Patricia Falguières also claims history knows many periods when the public realm has been obscured, when the world becomes so uncertain that people cease to ask anything of politics except to relieve them of the burden of their vital interests and their private freedom. The art historian —whose expertise is in the field of Renaissance art and philosophy but paying close attention to contemporaneity— invites us to a «chaotic and adventurous journey», from the Italian Renaissance to Fukushima, through which to delve into the questions: What can the practice of art history mean today, in a world ablaze with ominous glimmers and even more ominous threats, if not as mere entertainment or social ornament? Of what vital interests, of what freedom can it bear witness and serve as an instrument?

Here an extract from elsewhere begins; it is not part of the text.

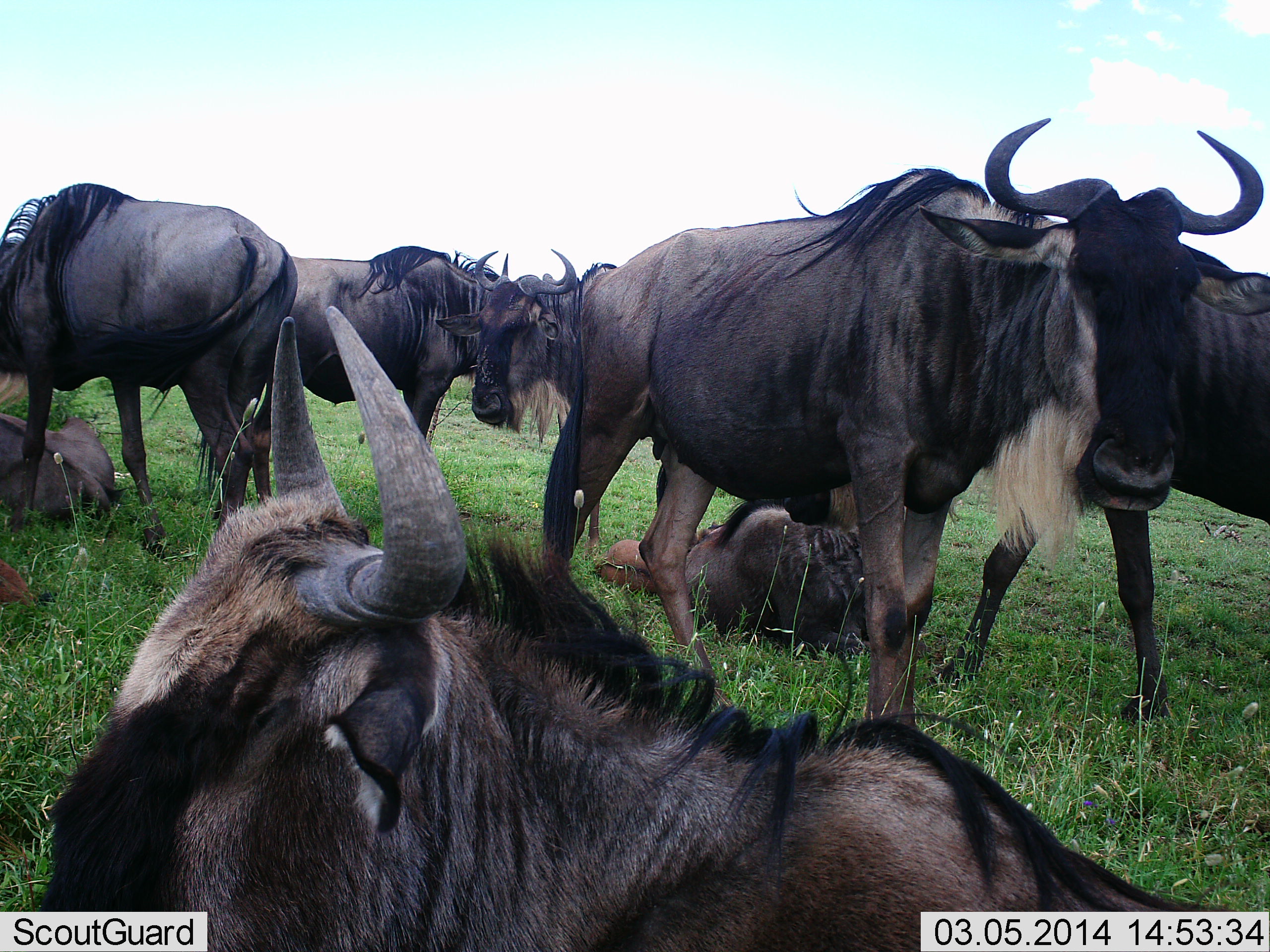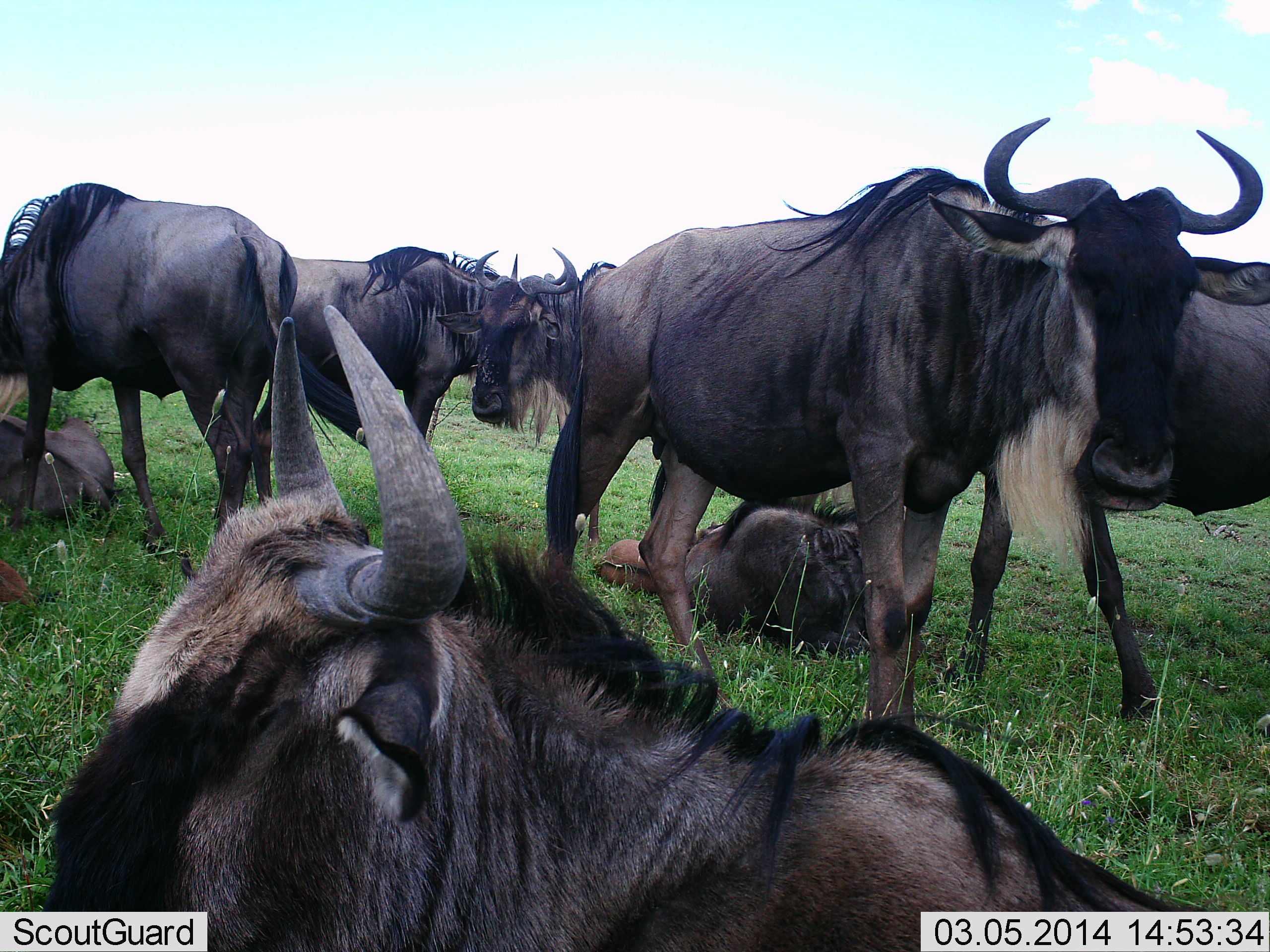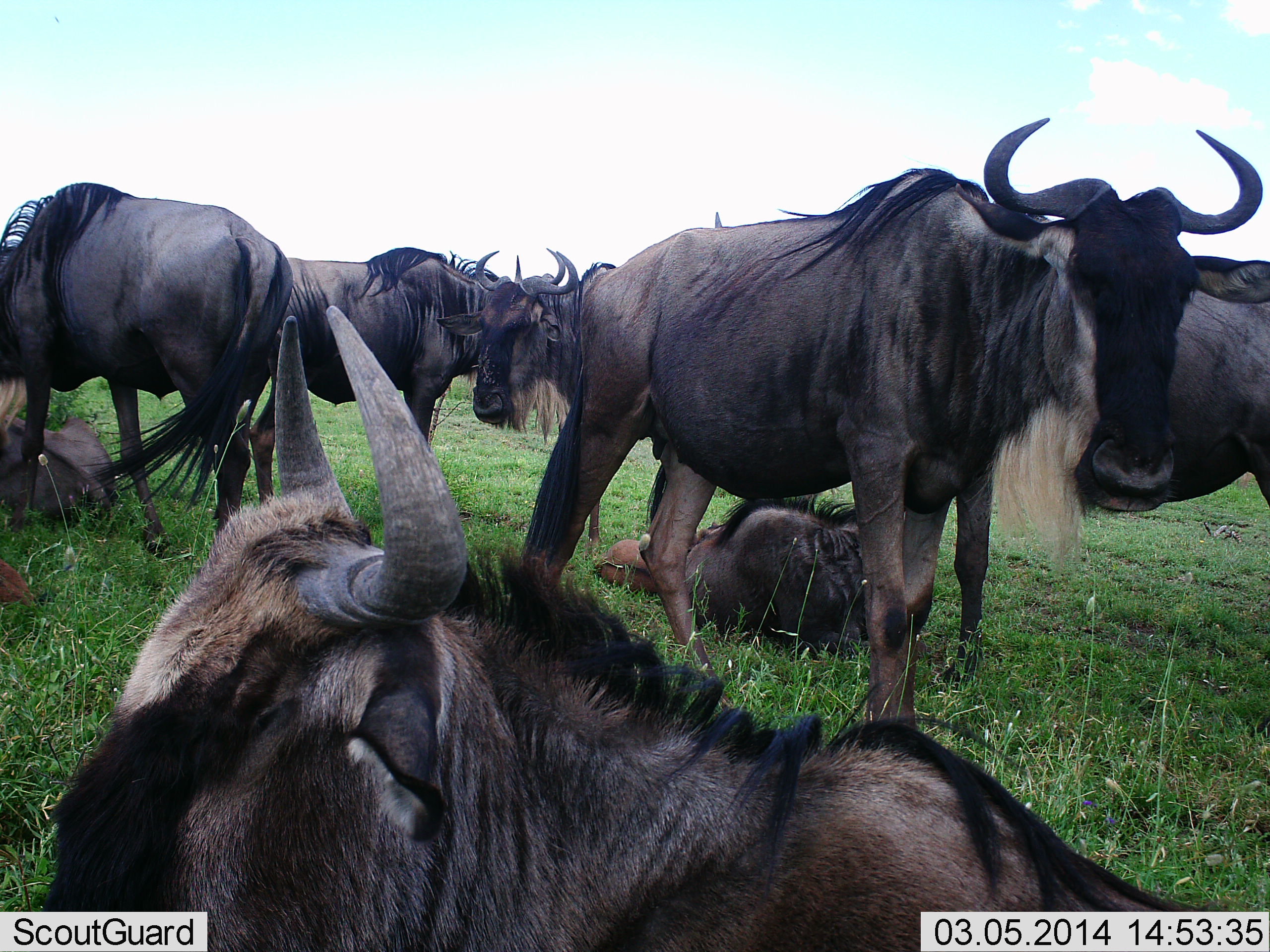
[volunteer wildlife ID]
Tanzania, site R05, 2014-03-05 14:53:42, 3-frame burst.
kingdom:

School of SUP: Trash Cinema Session
Thursday 30 April 2026 – 7pm
The deranged study plan by School of SUP, an equipo1821 development, brings to public attention their unique display of classwork with this screening. The session shows three short films made with analogue cameras, written and edited by and starring, collectively, students in pure DIY style, followed by a presentation of American SUP (2026), a feature-length and irreverent trash film by Soy una pringada and Dani Tezla.
American SUP (2026) is a US road trip through the American Midwest, recorded with a camera from 1997, in which YouTuber, DJ, cultural agitator and cult internet personality Soy una pringada and Dani Tezla direct and star in an adventure with no shortage of stellar appearances and impossible settings: the home of American Football, a corpse store, the Rainforest Café storm, a Cannibal Corpse gig, a basement in Minnesota, foul hotels, cuck chairs and a clown-filled hall of fame. The film is a lo-fi, folk-tinged version of American Gothic, a genre practised by film-makers such as George Kuchar, Harmony Korine and Sean Price Williams.
This session, moreover, is articulated with the core strands of the equipo1821 education programme School of SUP. Film, Art and Nihilism in the 1990s, which, through film — mainly from the 1990s — explores different underground practices, urban cultures, crossovers of art with popular culture and a kind of generational adolescent angst as background noise.